◆ **Directions**
Rewrite the records from the line containing "Considering this image, is" through the end of the records, inclusive, as a JSON list of strings with one string per line and blank lines omitted. Leave the pictures out of the answer.

(Spatial relationship records)
------------------------------------

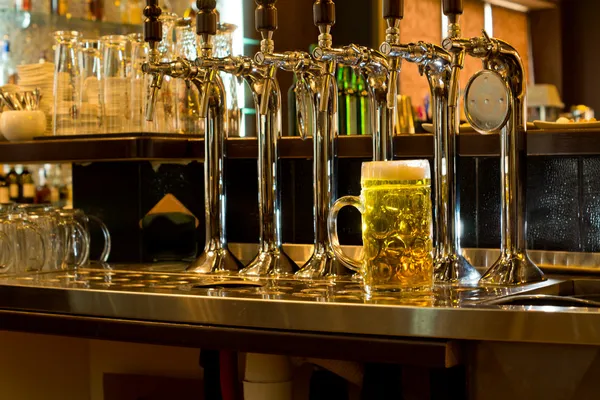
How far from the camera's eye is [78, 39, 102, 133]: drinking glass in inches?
92.7

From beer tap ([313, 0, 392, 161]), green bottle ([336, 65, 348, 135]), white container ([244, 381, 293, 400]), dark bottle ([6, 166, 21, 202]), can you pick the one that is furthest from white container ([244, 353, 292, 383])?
dark bottle ([6, 166, 21, 202])

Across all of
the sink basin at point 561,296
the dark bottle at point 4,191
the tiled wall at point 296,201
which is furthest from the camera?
the dark bottle at point 4,191

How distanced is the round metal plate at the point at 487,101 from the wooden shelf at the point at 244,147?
0.28 m

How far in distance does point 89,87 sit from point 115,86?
72 millimetres

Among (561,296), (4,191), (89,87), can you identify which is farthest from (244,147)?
(4,191)

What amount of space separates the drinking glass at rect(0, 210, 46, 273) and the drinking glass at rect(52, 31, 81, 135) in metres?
0.33

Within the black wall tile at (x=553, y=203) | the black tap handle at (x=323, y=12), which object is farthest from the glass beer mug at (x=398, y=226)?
the black wall tile at (x=553, y=203)

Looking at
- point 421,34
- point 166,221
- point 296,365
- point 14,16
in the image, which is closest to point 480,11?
point 421,34

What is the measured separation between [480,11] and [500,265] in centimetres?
377

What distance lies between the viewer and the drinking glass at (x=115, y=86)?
7.62 feet

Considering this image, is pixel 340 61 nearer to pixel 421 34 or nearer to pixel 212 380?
pixel 212 380

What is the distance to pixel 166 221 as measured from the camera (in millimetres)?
2379

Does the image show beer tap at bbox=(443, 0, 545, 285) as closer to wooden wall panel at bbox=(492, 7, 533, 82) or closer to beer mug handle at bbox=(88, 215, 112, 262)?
beer mug handle at bbox=(88, 215, 112, 262)

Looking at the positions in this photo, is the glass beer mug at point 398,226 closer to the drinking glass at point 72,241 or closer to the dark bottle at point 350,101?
the drinking glass at point 72,241
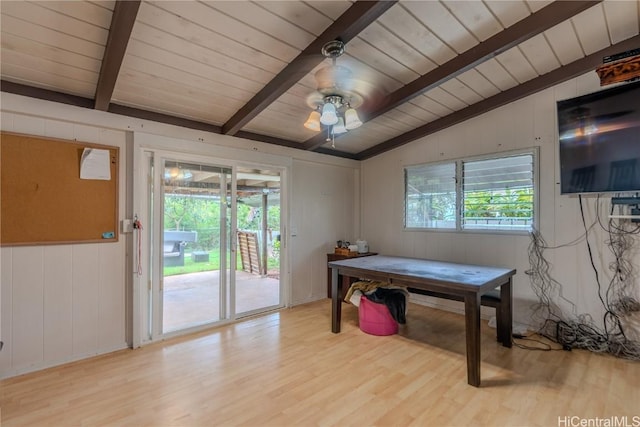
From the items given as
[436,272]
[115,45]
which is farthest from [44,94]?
[436,272]

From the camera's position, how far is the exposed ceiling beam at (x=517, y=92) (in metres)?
2.69

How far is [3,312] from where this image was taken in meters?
2.37

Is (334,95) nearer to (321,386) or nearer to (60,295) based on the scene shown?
(321,386)

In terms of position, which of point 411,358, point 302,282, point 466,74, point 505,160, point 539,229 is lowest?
point 411,358

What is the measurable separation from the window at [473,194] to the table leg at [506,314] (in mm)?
945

------------------------------------

◆ **The result**
[
  "Considering this image, is pixel 340 61 nearer to pixel 421 34 or nearer to pixel 212 380?",
  "pixel 212 380",
  "What is the distance to pixel 166 221 as measured from the camera (in millimetres)?",
  "2379",
  "Does the image show beer tap at bbox=(443, 0, 545, 285) as closer to wooden wall panel at bbox=(492, 7, 533, 82) or closer to beer mug handle at bbox=(88, 215, 112, 262)?",
  "beer mug handle at bbox=(88, 215, 112, 262)",
  "Looking at the positions in this photo, is the glass beer mug at point 398,226 closer to the drinking glass at point 72,241 or closer to the dark bottle at point 350,101?",
  "the drinking glass at point 72,241",
  "From the items given as",
  "[436,272]",
  "[115,45]",
  "which is farthest from [44,94]?",
  "[436,272]",
  "From the camera's position, how far is the exposed ceiling beam at (x=517, y=92) (in metres)?",
  "2.69",
  "How far is [3,312] from where this image was taken in meters?",
  "2.37",
  "Is (334,95) nearer to (321,386) or nearer to (60,295) based on the scene shown?",
  "(321,386)",
  "In terms of position, which of point 411,358, point 302,282, point 466,74, point 505,160, point 539,229 is lowest?",
  "point 411,358",
  "What is the measurable separation from the window at [473,194] to the table leg at [506,314] (in mm)?",
  "945"
]